» REQUIRED TASK: Reproduce the listing lines from the one holding "What amount of" through the end of the listing, inclusive, and shift each distance value in the answers up by 27, leaving every other line unchanged.

──────── INFORMATION SHOWN

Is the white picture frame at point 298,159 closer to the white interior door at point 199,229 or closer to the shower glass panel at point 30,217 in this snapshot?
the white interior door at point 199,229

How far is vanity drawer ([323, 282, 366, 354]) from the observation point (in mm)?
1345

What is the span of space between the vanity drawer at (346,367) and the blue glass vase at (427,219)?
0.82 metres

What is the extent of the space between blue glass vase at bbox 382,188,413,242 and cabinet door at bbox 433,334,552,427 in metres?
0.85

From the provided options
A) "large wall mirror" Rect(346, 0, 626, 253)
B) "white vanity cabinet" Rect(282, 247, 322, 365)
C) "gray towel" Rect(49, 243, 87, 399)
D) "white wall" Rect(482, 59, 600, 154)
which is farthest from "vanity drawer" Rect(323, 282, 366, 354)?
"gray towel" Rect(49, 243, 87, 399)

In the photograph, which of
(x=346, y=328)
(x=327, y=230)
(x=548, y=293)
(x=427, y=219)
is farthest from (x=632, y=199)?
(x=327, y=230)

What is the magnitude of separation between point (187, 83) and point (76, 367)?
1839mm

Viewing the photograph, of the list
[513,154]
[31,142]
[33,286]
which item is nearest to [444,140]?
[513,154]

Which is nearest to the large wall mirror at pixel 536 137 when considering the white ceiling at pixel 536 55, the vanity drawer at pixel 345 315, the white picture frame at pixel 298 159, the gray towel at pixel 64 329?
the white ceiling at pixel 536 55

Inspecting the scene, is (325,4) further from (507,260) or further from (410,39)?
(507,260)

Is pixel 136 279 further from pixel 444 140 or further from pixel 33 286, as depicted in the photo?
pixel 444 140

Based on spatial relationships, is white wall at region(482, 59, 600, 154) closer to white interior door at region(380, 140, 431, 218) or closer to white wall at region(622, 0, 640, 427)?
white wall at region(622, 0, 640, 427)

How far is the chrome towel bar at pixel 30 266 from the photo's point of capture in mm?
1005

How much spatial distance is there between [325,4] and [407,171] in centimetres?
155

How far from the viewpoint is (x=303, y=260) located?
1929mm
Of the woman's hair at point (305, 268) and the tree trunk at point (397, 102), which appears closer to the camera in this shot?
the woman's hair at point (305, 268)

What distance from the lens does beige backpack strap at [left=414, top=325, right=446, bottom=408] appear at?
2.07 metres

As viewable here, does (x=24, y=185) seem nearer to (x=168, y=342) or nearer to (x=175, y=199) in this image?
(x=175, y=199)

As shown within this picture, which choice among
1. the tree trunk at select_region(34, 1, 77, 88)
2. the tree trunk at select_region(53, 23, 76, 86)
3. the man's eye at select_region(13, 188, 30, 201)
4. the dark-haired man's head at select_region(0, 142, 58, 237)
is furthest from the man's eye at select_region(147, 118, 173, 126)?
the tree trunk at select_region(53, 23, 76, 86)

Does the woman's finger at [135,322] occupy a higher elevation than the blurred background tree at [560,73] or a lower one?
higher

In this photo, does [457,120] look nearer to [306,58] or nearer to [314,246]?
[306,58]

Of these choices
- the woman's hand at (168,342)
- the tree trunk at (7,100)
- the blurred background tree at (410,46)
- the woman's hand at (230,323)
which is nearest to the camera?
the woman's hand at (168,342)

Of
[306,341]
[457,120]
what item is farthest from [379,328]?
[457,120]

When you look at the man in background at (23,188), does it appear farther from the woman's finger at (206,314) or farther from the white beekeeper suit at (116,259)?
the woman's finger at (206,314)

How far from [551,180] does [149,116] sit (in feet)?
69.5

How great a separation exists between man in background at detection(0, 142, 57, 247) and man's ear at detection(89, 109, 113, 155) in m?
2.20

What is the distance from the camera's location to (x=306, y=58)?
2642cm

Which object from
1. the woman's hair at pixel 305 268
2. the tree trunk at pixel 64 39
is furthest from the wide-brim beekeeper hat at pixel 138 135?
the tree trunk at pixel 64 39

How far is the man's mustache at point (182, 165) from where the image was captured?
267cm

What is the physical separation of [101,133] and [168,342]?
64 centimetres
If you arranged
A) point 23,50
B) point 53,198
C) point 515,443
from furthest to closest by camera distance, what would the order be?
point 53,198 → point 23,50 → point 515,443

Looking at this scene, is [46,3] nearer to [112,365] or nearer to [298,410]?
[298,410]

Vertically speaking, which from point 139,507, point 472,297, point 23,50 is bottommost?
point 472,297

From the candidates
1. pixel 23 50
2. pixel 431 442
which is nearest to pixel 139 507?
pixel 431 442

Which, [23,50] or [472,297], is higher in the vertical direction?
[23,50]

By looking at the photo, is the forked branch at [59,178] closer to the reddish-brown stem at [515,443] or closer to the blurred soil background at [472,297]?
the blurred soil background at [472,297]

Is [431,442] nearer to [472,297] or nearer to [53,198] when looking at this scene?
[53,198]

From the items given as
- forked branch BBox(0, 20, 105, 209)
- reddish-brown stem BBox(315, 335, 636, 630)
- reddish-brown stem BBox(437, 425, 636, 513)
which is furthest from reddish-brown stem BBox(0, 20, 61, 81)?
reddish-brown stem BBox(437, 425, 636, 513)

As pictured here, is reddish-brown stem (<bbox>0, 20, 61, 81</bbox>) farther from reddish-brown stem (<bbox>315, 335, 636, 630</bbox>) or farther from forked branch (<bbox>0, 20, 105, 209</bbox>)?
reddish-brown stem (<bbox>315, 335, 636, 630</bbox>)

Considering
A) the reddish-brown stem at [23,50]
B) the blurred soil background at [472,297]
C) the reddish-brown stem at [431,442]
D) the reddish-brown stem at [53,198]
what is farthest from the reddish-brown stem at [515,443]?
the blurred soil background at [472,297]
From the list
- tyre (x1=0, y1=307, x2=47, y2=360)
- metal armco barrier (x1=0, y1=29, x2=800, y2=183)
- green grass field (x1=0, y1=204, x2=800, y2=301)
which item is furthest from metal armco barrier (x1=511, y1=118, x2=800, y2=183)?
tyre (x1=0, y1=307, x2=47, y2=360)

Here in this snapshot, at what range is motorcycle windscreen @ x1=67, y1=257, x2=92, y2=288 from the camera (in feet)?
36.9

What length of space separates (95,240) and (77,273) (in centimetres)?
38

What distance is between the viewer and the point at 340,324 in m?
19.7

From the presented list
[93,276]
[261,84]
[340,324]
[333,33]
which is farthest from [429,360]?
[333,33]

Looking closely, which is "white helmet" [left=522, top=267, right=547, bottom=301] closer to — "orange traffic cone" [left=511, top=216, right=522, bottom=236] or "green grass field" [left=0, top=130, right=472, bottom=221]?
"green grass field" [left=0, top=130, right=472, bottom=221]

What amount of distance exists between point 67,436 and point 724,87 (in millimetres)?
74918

────────────────

» TASK OUTPUT:
What amount of distance exists between point 67,436 and point 724,87 (in millimetres)?
74945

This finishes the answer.